━━ Records for the exercise

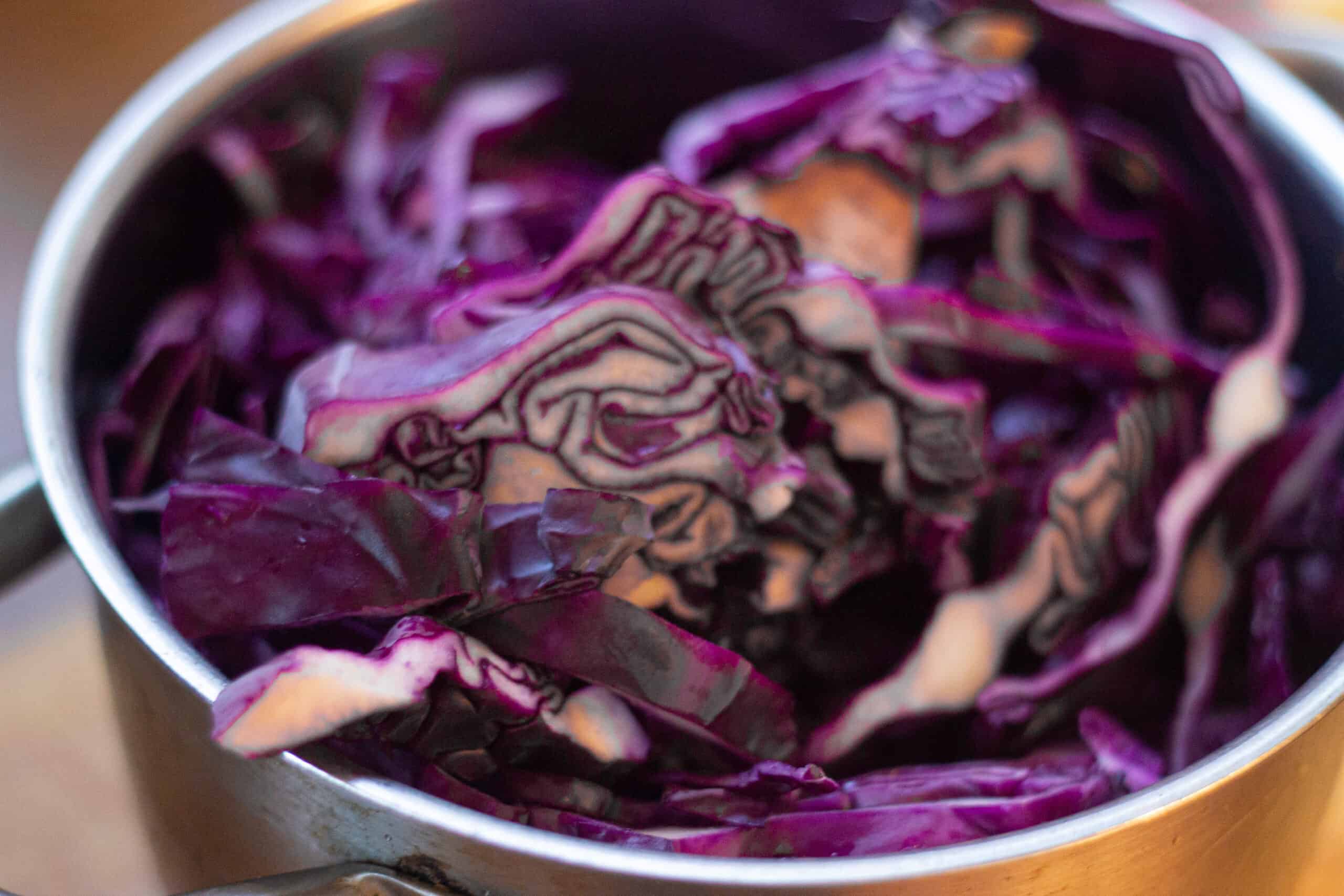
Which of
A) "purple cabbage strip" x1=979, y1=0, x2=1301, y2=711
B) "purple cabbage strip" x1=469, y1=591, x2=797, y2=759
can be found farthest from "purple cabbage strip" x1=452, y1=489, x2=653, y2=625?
"purple cabbage strip" x1=979, y1=0, x2=1301, y2=711

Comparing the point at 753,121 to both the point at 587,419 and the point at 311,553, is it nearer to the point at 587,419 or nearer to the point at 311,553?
the point at 587,419

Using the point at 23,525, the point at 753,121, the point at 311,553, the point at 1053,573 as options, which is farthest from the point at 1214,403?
the point at 23,525

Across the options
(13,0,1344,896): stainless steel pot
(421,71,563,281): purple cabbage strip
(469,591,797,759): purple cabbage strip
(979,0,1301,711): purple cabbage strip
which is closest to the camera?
(13,0,1344,896): stainless steel pot

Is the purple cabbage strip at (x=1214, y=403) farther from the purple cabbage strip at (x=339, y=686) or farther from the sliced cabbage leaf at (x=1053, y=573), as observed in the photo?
the purple cabbage strip at (x=339, y=686)

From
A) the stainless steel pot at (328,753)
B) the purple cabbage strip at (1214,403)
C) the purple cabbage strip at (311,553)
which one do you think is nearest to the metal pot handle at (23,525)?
the stainless steel pot at (328,753)

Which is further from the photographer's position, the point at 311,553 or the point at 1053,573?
the point at 1053,573

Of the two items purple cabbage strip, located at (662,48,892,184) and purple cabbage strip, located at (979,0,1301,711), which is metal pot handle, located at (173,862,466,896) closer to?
purple cabbage strip, located at (979,0,1301,711)
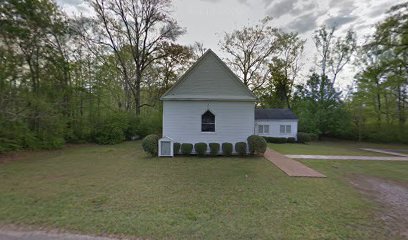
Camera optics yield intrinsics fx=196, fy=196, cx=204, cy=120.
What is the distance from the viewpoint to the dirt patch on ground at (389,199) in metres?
3.96

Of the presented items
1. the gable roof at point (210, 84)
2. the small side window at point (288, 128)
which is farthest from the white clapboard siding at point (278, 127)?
the gable roof at point (210, 84)

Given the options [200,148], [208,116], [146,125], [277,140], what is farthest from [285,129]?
[146,125]

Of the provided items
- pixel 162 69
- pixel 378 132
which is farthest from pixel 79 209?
pixel 378 132

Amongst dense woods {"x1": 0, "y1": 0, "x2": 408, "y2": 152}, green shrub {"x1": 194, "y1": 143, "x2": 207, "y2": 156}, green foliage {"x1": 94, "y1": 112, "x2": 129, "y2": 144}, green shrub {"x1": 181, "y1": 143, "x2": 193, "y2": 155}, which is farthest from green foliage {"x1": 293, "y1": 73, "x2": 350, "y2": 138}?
green foliage {"x1": 94, "y1": 112, "x2": 129, "y2": 144}

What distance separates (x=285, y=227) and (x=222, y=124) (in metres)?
8.63

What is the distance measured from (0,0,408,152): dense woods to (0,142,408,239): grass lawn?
6.99 meters

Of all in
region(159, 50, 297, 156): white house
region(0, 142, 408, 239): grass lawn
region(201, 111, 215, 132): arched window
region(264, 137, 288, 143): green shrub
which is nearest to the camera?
region(0, 142, 408, 239): grass lawn

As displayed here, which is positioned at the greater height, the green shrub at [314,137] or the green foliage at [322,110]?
the green foliage at [322,110]

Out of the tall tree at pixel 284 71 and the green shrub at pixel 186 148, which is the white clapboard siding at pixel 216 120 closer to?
the green shrub at pixel 186 148

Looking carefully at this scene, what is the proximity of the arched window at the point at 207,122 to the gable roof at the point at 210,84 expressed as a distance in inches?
45.8

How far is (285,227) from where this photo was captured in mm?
3811

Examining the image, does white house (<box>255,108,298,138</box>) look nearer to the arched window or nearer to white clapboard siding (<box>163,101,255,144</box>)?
white clapboard siding (<box>163,101,255,144</box>)

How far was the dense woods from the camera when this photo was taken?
42.0 feet

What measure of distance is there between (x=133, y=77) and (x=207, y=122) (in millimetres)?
17557
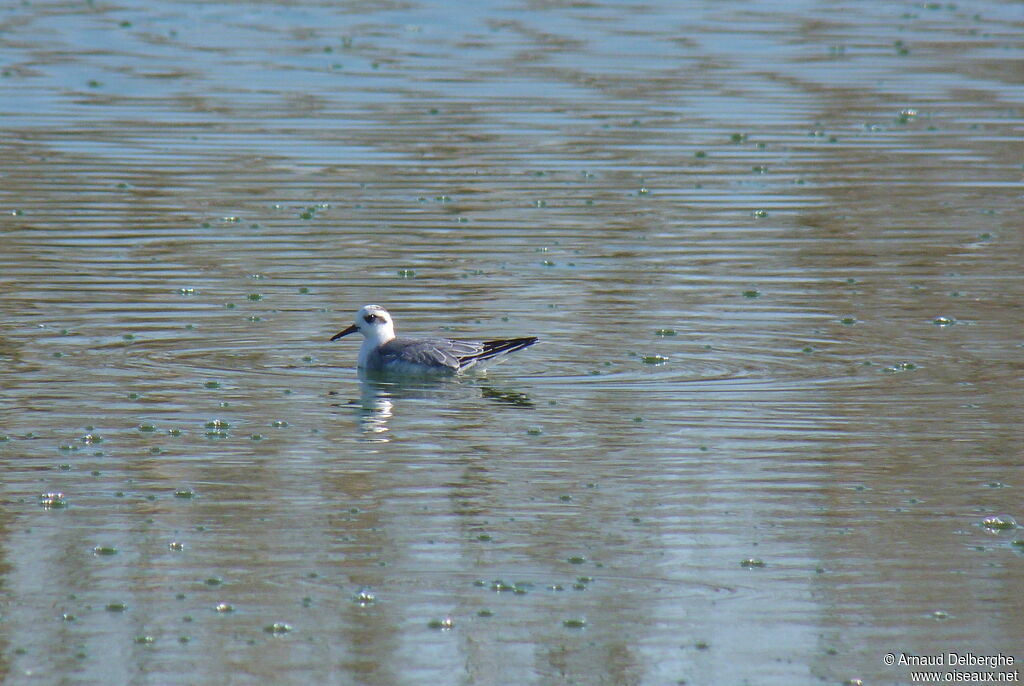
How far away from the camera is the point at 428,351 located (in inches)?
550

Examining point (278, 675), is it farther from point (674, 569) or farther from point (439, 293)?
point (439, 293)

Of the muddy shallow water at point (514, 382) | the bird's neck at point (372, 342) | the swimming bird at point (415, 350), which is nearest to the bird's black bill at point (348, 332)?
the swimming bird at point (415, 350)

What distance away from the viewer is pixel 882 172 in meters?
22.7

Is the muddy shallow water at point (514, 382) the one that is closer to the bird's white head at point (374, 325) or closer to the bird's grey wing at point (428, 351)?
the bird's grey wing at point (428, 351)

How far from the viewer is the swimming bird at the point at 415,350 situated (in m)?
13.9

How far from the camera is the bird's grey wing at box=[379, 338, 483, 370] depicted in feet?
45.4

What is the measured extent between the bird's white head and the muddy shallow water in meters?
0.48

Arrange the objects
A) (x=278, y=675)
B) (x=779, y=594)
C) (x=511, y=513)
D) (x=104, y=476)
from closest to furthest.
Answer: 1. (x=278, y=675)
2. (x=779, y=594)
3. (x=511, y=513)
4. (x=104, y=476)

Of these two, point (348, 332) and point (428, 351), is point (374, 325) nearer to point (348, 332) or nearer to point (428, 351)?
point (348, 332)

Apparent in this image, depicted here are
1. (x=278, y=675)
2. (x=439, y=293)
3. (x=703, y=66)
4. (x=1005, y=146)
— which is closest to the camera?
(x=278, y=675)

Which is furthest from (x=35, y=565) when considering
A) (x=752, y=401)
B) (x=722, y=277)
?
(x=722, y=277)

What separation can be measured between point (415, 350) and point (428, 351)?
0.41 feet

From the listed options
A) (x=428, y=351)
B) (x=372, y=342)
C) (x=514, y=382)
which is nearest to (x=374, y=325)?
(x=372, y=342)

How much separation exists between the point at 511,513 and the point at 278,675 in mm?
2596
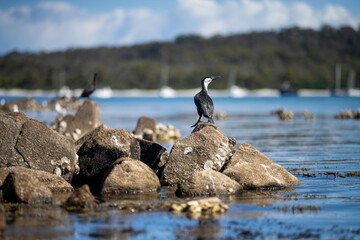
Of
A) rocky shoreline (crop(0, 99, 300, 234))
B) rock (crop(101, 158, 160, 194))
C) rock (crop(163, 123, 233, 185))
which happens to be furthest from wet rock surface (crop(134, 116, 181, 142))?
rock (crop(101, 158, 160, 194))

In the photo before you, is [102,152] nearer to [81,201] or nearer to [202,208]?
[81,201]

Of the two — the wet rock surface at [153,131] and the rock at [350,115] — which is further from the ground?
the rock at [350,115]

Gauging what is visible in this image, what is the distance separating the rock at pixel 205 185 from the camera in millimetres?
15523

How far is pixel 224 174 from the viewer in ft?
54.4

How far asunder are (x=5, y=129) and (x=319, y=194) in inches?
282

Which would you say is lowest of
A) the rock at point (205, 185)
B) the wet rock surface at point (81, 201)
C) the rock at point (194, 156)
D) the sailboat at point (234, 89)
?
the wet rock surface at point (81, 201)

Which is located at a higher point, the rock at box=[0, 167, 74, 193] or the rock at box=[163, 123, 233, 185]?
the rock at box=[163, 123, 233, 185]

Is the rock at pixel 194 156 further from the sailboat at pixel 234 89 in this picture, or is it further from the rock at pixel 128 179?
the sailboat at pixel 234 89

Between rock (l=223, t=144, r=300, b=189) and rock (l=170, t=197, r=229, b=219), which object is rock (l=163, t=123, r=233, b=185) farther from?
rock (l=170, t=197, r=229, b=219)

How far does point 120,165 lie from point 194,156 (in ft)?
6.04

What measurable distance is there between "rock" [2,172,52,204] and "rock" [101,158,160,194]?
1.69 meters

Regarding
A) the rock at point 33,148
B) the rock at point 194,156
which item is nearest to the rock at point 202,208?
the rock at point 194,156

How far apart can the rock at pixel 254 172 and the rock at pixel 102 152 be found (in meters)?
2.54

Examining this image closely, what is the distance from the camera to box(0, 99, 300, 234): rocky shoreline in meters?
15.6
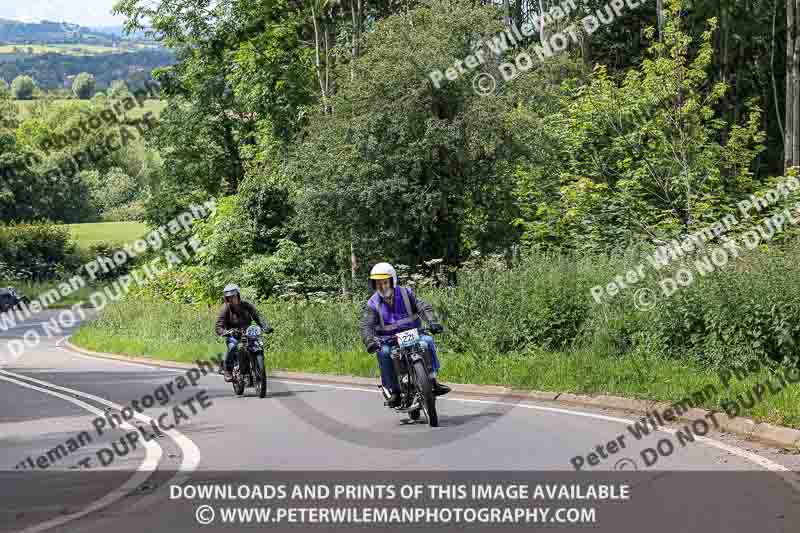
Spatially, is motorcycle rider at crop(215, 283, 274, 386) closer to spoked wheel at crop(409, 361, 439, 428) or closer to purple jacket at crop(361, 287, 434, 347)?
purple jacket at crop(361, 287, 434, 347)

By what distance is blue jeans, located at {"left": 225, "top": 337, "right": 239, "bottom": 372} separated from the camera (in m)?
18.7

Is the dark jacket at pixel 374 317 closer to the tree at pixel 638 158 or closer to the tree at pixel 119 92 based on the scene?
the tree at pixel 638 158

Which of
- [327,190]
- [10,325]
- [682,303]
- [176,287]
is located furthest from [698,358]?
[10,325]

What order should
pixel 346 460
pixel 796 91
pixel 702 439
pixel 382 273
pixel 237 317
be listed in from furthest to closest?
1. pixel 796 91
2. pixel 237 317
3. pixel 382 273
4. pixel 702 439
5. pixel 346 460

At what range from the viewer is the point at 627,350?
17750 mm

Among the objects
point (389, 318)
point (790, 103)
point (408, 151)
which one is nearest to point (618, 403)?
point (389, 318)

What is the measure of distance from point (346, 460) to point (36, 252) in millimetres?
83339

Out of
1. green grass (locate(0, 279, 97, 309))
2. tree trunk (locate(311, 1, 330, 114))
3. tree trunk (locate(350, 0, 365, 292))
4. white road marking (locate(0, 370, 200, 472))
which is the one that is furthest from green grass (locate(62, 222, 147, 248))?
white road marking (locate(0, 370, 200, 472))

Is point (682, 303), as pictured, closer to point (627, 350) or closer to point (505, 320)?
point (627, 350)

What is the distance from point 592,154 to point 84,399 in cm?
2296

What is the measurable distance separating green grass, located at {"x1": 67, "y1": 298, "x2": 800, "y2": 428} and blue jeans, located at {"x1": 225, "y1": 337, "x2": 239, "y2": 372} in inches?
122

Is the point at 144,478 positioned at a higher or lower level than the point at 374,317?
lower

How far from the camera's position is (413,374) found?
42.9 ft

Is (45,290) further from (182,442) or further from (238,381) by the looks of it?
(182,442)
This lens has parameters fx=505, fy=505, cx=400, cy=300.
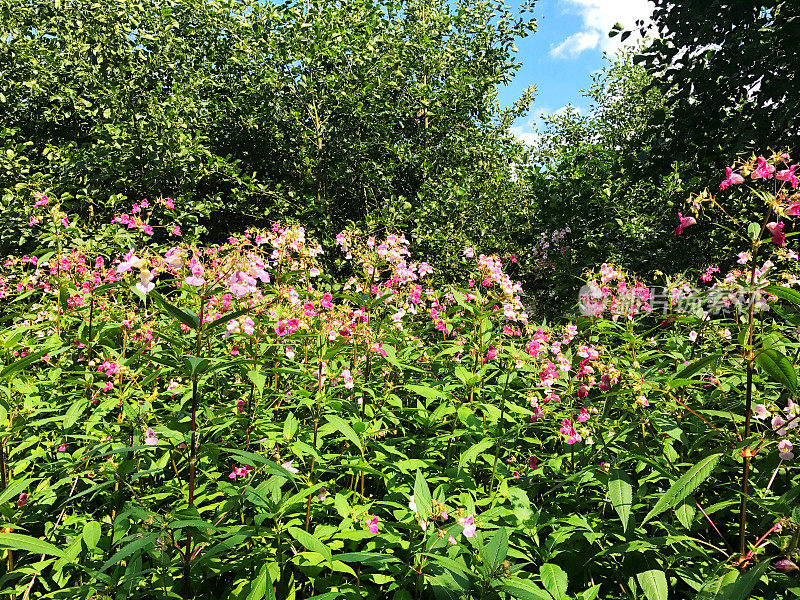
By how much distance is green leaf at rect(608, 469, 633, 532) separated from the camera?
1474 millimetres

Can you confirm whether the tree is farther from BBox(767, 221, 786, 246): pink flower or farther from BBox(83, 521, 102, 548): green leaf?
BBox(83, 521, 102, 548): green leaf

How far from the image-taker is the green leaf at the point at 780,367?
48.1 inches

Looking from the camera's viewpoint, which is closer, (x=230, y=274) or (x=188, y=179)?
(x=230, y=274)

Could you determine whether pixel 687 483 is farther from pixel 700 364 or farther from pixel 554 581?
pixel 554 581

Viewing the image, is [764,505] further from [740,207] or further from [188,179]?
[188,179]

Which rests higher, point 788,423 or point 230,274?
point 788,423

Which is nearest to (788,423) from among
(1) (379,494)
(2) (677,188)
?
(1) (379,494)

━━━━

- _Direction_
Exactly as written, give the line containing "How far from the image-taker" and all remaining lines of the records.

- _Solution for this task_
How far from the image-taker is the green leaf at the point at 780,367?
48.1 inches

Looking from the camera's viewpoint, which is closer, (x=230, y=274) or (x=188, y=179)?
(x=230, y=274)

Could you determine whether pixel 687 483 is farther from pixel 700 364 or farther from pixel 554 581?
pixel 554 581

Viewing the image, is [764,505] further from [740,207] or further from [188,179]?
[188,179]

Which rests higher, point 788,423 or point 230,274?
point 788,423

Which is nearest to (788,423) from among
(1) (379,494)
(2) (677,188)
?
(1) (379,494)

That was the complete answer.